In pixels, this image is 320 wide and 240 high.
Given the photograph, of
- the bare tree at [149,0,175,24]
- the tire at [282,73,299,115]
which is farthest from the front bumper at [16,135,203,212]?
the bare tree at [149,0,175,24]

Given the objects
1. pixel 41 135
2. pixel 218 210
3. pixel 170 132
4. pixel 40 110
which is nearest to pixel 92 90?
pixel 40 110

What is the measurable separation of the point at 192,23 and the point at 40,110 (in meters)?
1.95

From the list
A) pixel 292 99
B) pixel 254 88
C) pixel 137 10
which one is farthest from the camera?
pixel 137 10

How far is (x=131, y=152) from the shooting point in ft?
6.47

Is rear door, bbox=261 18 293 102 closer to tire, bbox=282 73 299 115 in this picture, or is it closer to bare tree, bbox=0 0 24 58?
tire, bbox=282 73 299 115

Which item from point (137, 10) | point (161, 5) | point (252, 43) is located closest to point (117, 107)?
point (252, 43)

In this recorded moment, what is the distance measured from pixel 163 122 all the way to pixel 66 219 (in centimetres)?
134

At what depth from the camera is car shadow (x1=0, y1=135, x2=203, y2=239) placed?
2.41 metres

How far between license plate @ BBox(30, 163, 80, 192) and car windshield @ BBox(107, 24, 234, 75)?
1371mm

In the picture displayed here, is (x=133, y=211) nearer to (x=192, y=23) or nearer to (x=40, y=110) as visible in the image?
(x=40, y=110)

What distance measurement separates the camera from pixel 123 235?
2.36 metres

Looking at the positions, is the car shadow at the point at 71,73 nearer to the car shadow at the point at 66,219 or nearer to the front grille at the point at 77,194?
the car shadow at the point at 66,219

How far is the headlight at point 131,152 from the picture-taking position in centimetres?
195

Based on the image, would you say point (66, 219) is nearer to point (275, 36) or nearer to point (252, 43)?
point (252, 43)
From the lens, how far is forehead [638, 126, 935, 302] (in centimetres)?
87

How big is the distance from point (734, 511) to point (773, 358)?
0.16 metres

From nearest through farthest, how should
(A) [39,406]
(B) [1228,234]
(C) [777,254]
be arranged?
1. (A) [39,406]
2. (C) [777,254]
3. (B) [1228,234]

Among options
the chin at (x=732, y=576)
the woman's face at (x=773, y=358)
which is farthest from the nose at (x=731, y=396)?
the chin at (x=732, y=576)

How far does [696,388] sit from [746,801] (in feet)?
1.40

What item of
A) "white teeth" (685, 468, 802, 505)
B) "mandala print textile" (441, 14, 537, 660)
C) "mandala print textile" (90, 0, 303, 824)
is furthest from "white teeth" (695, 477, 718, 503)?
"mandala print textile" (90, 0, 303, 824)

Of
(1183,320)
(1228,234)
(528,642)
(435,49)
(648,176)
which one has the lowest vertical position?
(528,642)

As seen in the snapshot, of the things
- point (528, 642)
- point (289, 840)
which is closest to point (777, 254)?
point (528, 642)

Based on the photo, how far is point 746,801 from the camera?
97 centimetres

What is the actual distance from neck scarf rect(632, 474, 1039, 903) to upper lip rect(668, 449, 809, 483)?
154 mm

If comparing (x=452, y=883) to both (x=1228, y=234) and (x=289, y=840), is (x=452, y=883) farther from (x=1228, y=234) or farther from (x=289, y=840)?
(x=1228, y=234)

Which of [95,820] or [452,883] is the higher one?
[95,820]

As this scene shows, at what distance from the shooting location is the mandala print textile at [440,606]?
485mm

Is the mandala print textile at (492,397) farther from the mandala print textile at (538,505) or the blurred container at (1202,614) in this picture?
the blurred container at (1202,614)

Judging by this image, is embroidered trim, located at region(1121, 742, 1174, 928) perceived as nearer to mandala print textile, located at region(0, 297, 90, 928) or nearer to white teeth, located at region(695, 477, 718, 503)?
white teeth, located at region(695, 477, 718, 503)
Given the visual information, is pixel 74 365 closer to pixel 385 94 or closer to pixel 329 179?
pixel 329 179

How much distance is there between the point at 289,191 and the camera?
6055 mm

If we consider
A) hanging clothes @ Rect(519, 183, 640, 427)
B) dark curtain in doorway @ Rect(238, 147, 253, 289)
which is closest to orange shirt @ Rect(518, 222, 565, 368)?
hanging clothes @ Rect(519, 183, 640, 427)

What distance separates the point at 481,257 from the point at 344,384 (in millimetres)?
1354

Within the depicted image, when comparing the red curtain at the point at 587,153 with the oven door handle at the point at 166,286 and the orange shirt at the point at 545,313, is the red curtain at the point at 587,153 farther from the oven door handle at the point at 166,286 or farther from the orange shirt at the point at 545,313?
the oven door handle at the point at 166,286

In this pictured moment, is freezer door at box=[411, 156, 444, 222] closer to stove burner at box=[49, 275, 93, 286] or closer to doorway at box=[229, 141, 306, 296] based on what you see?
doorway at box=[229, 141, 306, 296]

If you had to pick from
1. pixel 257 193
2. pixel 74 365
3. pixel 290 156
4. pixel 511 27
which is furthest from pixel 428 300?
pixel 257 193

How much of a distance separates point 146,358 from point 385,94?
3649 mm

### Exercise brief
Every entry above should be retyped exactly as shown.

### Solution
In pixels, this image is 320 wide and 240 high.
Given the photograph, of
- the bare tree at [149,0,175,24]
- the tire at [282,73,299,115]
which is farthest from the front bumper at [16,135,203,212]?
the bare tree at [149,0,175,24]

Given the objects
1. pixel 41 135
2. pixel 218 210
3. pixel 170 132
4. pixel 40 110
which is nearest to pixel 92 90?
pixel 40 110

What is the measurable separation of the point at 192,23 and the point at 40,110 (in meters)?
1.95

From the list
A) pixel 292 99
B) pixel 254 88
C) pixel 137 10
which one is farthest from the camera?
pixel 137 10

How far is (x=131, y=152) from the shooting point in ft?
6.47

Is rear door, bbox=261 18 293 102 closer to tire, bbox=282 73 299 115 in this picture, or is it closer to bare tree, bbox=0 0 24 58?
tire, bbox=282 73 299 115

Which item from point (137, 10) | point (161, 5) | point (252, 43) is located closest to point (117, 107)?
point (252, 43)

In this recorded moment, what is the distance measured from pixel 163 122 all the way to pixel 66 219 (in centimetres)?
134

At what depth from the camera is car shadow (x1=0, y1=135, x2=203, y2=239) placed?
2.41 metres

How far between license plate @ BBox(30, 163, 80, 192) and car windshield @ BBox(107, 24, 234, 75)?
1371mm

In the picture displayed here, is (x=133, y=211) nearer to (x=192, y=23) or nearer to (x=40, y=110) as visible in the image?
(x=40, y=110)

What distance measurement separates the camera from pixel 123 235?
2.36 metres

Looking at the positions, is the car shadow at the point at 71,73 nearer to the car shadow at the point at 66,219 or nearer to the front grille at the point at 77,194?
the car shadow at the point at 66,219

How far is the headlight at point 131,152 from the picture-taking position in centimetres?
195

Based on the image, would you say point (66, 219) is nearer to point (275, 36) or nearer to point (252, 43)?
point (252, 43)
From the lens, how far is forehead [638, 126, 935, 302] (in centimetres)?
87

How big is the distance from point (734, 511) to point (773, 358)?
0.16 metres

From nearest through farthest, how should
(A) [39,406]
(B) [1228,234]
(C) [777,254]
be arranged?
1. (A) [39,406]
2. (C) [777,254]
3. (B) [1228,234]

Among options
the chin at (x=732, y=576)
the woman's face at (x=773, y=358)
which is farthest from the nose at (x=731, y=396)?
the chin at (x=732, y=576)

How far does [696,388] sit from [746,801] (in feet)?
1.40

What item of
A) "white teeth" (685, 468, 802, 505)
B) "mandala print textile" (441, 14, 537, 660)
C) "mandala print textile" (90, 0, 303, 824)
is furthest from "white teeth" (695, 477, 718, 503)?
"mandala print textile" (90, 0, 303, 824)

Of
(1183,320)
(1228,234)
(528,642)
(435,49)
(648,176)
which one has the lowest vertical position?
(528,642)

As seen in the snapshot, of the things
- point (528, 642)
- point (289, 840)
which is closest to point (777, 254)?
point (528, 642)

Based on the photo, how far is point 746,801 from the camera?
97 centimetres

What is the actual distance from neck scarf rect(632, 474, 1039, 903) to upper lip rect(668, 449, 809, 483)?
154 mm

If comparing (x=452, y=883) to both (x=1228, y=234) and (x=289, y=840), is (x=452, y=883) farther from (x=1228, y=234) or farther from (x=289, y=840)?
(x=1228, y=234)

Which of [95,820] or [452,883] is the higher one?
[95,820]

As this scene shows, at what distance from the shooting location is the mandala print textile at [440,606]?
485mm

Is the mandala print textile at (492,397) farther from the mandala print textile at (538,505) or the blurred container at (1202,614) in this picture?
the blurred container at (1202,614)

Judging by this image, is embroidered trim, located at region(1121, 742, 1174, 928) perceived as nearer to mandala print textile, located at region(0, 297, 90, 928) or nearer to white teeth, located at region(695, 477, 718, 503)?
white teeth, located at region(695, 477, 718, 503)
Given the visual information, is pixel 74 365 closer to pixel 385 94 or closer to pixel 329 179?
pixel 329 179

How much distance is there between the point at 289,191 and the camera?
6055 mm

If we consider
A) hanging clothes @ Rect(519, 183, 640, 427)
B) dark curtain in doorway @ Rect(238, 147, 253, 289)
which is closest to orange shirt @ Rect(518, 222, 565, 368)?
hanging clothes @ Rect(519, 183, 640, 427)

What distance separates the point at 481,257 from the point at 344,384 (in millimetres)?
1354

Within the depicted image, when comparing the red curtain at the point at 587,153 with the oven door handle at the point at 166,286 and the orange shirt at the point at 545,313, is the red curtain at the point at 587,153 farther from the oven door handle at the point at 166,286 or farther from the orange shirt at the point at 545,313?
the oven door handle at the point at 166,286

In this pictured moment, is freezer door at box=[411, 156, 444, 222] closer to stove burner at box=[49, 275, 93, 286] or closer to doorway at box=[229, 141, 306, 296] based on what you see?
doorway at box=[229, 141, 306, 296]

If you had to pick from
1. pixel 257 193
2. pixel 74 365
3. pixel 290 156
4. pixel 511 27
which is furthest from pixel 428 300?
pixel 257 193

How much of a distance separates point 146,358 from point 385,94?
3649 mm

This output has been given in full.